Brendel holds the distinction of holding an Honor Roll record that's unlikely to be broken.

He won the 100-yard dash in the first meet in 1975 at 10.2 seconds. High schools changed to the metric system in 1979, and Brendel's mark from four years earlier still stood. Unless track and field unexpectedly goes back to Imperial distance measurements for running events, it's a record that will never be broken.

"It was always one of the highlights of the year, that and states," Brendel said. "It's always right before the state meet, so it was a great warm-up for that. But more than a warm-up, really."

Similarly, TCC's Scott Krupilski's record is also likely to last forever. He set the 330 low hurdles mark in 1982, an event that's now at 300 meters. Jeff Gerow holds the 180-yard low hurdles record he set in 1975 in another distance that isn't part of track and field's offerings anymore.

"It's very exciting when it's right in your backyard," Morey said. "My parents could go because it was in Suttons Bay."

Morey set the 220-yard dash record in 1975 that still stands after the metric conversion. The current 200-meter dash (which TC West's Sara Schermerhorn holds the record in) would be 218.7 yards. Schermerhorn's mark of 25.64 is only 0.14 seconds off Morey's.

The meet's oldest record is Kaye Leighton's high jump mark of 5'8" set in 1978. Traverse City West junior Madeline Bildeaux has come closest to that mark this season, clearing 5'5" just two weeks ago.

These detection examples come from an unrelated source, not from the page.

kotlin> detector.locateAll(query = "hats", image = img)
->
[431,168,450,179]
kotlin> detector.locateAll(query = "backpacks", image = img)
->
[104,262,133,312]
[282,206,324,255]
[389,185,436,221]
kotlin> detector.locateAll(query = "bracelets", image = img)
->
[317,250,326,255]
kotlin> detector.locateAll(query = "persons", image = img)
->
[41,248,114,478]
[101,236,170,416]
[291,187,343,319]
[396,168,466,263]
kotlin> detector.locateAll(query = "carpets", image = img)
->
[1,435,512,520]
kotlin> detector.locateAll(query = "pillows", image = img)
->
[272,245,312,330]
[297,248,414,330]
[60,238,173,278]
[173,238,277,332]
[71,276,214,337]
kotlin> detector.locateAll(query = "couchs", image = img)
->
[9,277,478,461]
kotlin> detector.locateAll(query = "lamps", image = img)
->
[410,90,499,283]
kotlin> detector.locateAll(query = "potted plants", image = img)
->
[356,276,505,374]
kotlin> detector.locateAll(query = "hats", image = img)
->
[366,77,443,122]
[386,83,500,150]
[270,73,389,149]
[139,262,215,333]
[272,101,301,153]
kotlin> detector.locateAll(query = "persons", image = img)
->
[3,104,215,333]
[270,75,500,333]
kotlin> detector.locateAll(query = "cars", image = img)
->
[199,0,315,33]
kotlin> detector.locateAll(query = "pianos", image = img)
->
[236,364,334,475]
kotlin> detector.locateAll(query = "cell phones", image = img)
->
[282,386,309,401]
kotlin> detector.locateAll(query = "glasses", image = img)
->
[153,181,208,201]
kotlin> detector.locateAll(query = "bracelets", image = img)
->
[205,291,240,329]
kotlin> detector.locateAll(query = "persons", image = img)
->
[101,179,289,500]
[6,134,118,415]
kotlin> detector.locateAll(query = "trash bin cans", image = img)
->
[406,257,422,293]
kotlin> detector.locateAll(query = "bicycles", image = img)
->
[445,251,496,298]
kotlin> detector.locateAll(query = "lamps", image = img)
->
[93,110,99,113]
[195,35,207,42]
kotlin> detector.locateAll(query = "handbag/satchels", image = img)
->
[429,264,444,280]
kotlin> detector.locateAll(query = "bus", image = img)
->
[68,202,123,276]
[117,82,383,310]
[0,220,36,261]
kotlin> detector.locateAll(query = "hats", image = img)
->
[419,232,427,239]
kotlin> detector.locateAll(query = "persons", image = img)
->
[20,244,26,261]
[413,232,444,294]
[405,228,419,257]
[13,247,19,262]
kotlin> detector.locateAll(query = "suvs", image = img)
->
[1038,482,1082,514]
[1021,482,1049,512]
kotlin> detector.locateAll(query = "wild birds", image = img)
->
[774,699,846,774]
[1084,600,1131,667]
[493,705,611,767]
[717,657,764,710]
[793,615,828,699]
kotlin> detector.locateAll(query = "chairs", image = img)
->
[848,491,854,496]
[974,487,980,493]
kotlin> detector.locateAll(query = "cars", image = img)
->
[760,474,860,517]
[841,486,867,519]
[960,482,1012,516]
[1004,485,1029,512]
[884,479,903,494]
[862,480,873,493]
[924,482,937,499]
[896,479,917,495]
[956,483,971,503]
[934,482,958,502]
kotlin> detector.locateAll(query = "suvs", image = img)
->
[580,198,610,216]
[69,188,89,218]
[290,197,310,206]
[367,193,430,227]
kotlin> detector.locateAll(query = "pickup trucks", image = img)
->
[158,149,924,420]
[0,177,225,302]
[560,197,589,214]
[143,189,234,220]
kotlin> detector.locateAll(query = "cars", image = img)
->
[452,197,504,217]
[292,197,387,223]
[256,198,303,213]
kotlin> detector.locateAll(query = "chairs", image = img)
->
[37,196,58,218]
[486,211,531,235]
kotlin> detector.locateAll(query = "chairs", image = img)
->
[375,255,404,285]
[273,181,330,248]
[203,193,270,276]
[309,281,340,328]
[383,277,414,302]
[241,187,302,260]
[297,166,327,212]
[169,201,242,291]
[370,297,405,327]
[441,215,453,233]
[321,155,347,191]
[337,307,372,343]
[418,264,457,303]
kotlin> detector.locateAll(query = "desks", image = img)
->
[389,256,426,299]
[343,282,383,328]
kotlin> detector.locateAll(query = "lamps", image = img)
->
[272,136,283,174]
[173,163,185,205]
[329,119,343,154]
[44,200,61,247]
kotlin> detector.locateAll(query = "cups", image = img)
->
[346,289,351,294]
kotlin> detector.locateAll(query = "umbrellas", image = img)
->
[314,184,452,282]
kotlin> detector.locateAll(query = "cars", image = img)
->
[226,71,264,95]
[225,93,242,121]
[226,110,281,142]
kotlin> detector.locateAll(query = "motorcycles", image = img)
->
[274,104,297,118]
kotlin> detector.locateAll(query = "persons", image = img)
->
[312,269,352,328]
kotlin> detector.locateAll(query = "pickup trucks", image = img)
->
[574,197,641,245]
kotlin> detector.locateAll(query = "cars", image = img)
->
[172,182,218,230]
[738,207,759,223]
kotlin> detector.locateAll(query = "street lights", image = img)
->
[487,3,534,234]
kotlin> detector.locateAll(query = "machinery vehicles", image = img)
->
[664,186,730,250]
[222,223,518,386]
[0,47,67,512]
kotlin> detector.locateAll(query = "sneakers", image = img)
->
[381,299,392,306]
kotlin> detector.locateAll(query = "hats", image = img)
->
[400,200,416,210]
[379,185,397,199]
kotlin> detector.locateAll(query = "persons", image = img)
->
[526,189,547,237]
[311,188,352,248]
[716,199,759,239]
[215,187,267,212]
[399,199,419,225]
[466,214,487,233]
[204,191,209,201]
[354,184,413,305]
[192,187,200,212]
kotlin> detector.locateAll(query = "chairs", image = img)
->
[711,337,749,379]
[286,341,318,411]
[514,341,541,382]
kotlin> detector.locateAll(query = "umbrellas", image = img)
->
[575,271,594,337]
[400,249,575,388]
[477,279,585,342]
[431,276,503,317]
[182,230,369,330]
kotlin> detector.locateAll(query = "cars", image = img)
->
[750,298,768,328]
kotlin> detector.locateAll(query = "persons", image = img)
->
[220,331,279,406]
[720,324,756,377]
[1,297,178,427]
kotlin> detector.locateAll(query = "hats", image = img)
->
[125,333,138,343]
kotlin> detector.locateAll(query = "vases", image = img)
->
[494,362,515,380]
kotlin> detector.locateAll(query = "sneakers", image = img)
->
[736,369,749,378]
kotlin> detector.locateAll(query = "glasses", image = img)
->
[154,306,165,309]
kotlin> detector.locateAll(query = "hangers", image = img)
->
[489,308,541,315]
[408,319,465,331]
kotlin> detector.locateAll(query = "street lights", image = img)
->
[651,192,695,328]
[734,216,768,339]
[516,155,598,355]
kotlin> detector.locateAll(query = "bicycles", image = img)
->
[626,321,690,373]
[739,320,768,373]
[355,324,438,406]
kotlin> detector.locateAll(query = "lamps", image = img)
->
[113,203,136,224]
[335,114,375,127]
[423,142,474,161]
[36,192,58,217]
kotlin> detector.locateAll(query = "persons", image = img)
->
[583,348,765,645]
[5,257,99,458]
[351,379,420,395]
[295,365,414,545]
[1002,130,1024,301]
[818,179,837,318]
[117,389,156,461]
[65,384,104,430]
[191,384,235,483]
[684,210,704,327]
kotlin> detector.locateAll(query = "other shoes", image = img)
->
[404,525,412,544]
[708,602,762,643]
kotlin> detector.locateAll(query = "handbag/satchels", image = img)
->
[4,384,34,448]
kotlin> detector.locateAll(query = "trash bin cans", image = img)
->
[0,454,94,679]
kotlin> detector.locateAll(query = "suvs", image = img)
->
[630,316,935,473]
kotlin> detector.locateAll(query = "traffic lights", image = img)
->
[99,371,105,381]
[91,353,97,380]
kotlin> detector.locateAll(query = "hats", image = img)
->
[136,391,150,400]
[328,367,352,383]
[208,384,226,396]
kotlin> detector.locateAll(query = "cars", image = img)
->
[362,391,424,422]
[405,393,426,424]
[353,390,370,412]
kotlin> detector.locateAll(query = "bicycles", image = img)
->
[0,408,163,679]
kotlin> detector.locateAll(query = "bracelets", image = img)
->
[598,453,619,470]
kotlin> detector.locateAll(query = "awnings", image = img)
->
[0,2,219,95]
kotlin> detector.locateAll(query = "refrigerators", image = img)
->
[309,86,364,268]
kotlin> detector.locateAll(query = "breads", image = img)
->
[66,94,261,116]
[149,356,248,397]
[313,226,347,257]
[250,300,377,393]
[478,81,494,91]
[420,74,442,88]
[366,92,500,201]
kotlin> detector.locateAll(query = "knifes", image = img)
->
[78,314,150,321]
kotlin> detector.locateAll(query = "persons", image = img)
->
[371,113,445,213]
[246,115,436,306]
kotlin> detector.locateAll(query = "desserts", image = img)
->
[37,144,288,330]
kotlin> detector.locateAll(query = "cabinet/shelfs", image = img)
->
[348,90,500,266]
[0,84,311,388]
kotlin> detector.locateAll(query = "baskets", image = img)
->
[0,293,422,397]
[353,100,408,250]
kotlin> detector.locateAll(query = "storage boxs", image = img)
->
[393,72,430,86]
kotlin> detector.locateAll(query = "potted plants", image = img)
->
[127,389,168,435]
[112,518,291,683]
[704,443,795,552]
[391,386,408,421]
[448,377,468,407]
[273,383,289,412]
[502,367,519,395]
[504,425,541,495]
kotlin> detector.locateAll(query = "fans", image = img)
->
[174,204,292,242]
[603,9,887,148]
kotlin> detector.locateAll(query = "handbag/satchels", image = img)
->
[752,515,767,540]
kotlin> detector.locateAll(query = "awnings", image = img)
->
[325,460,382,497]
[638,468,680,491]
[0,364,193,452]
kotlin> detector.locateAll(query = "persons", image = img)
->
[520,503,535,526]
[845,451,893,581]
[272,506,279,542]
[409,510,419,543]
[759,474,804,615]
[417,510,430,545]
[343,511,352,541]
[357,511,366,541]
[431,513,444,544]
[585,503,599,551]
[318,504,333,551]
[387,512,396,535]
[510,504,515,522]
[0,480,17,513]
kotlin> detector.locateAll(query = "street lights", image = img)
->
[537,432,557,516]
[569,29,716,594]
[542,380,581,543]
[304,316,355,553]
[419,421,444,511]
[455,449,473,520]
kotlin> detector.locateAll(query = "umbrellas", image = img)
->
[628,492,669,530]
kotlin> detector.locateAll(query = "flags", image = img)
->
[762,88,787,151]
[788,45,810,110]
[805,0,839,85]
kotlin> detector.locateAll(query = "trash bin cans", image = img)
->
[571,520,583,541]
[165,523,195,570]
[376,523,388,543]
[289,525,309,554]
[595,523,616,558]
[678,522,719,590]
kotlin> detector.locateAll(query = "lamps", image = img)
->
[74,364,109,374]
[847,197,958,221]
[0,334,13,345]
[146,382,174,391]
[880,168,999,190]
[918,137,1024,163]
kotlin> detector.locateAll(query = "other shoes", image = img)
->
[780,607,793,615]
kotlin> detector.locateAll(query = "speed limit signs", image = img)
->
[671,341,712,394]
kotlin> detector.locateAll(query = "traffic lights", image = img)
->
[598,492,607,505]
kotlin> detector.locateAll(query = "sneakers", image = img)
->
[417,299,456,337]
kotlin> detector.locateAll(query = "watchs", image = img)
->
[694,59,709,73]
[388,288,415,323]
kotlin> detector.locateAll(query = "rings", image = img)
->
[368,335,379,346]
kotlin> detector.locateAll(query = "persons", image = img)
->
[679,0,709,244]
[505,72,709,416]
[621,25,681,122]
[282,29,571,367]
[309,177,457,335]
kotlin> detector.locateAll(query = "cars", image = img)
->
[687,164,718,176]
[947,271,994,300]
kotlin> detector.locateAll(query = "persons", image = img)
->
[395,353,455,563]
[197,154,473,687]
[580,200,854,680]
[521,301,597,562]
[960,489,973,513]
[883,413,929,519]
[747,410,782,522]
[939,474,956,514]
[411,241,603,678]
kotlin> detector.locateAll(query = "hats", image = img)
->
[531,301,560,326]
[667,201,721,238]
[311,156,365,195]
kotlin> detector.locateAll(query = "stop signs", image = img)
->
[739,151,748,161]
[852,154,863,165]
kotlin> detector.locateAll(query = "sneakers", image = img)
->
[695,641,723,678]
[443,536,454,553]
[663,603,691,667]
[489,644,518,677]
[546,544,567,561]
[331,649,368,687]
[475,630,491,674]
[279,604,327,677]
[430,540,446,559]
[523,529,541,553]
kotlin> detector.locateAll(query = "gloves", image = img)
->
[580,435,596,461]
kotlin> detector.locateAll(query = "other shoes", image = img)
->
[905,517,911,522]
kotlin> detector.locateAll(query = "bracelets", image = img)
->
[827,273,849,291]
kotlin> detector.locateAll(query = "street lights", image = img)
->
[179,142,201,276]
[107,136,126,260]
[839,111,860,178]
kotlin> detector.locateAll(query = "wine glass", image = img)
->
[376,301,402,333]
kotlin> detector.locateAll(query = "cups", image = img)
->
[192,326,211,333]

Morey also set the 100 record in 1975, but that lasted only one year as Glen Lake's Janet Hale matched the mark the following year.

"I had a friendly rivalry with (Hale," Morey said. "We were always competing in sports. It was nice to have another great opponent to compete head-to-head against when we normally didn't."

On the ladies' side, Suttons Bay's Robin Jones holds the 200-meter low hurdles record in an event that no longer is part of standard track meets.

Todd Kulawiak, now the principal at Buckley High School, won the mile in 1984 and '85 and set the 800 meet record in 1987 for Benzie Central. That 800 record stood until 1999, when TC Central's John Hughes broke it.

"It was when you brought the smaller and larger schools together," Kulawiak said. "You got to go against some of the best in the state. My coach, Eldon Moss, told me, 'That's the meet where you show what you've got.'"

Jo (Hills) Hicks ran in the Honor Roll in each of her four years at Glen Lake, graduating in 1981.

"They've got the best, biggest medals you can get," said Hicks, who lost her medals in a house fire.

Polly (Prouty) Walker set the shot put record in 1975 and the discus in 1977. The discus mark stood for 18 years.

"It was a big to-do," Walker said. "I remember my parents came. It was the only time you saw a lot of the other locals. You heard the names but never met. You did at that meet, which made it a big deal. I think I was more nervous there than at the state meet because everybody was there to see."

Walker was a sophomore back then. She threw only shot put in the event's first time out, as there was no discus event that year.

Walker, who went on to teach at West Middle School and Traverse City Central for 15 years each and coach the Trojans from 1983-89 and 2002-05, brought on Lisa Taylor in her second stint as coach after her former Michigan State teammate moved to Traverse City.

Lober is inviting anyone who competed in or was involved with the inaugural 1975 Honor Roll Meet to participate in this year's Parade of Stars.

Any Honor Roll record-holders (regardless of whether the mark still stands) can also be included in the parade during Tuesday's meet, as well as any available winners of the meet's Legacy Award. Coaches and officials from the first Honor Roll are also encouraged to join the parade.

The parade takes place at 5:40 p.m., and participants should check in to the TC Central track building by 5:15 p.m.

The meet itself starts with field events at 4 p.m., with track events slated for 6:15 p.m.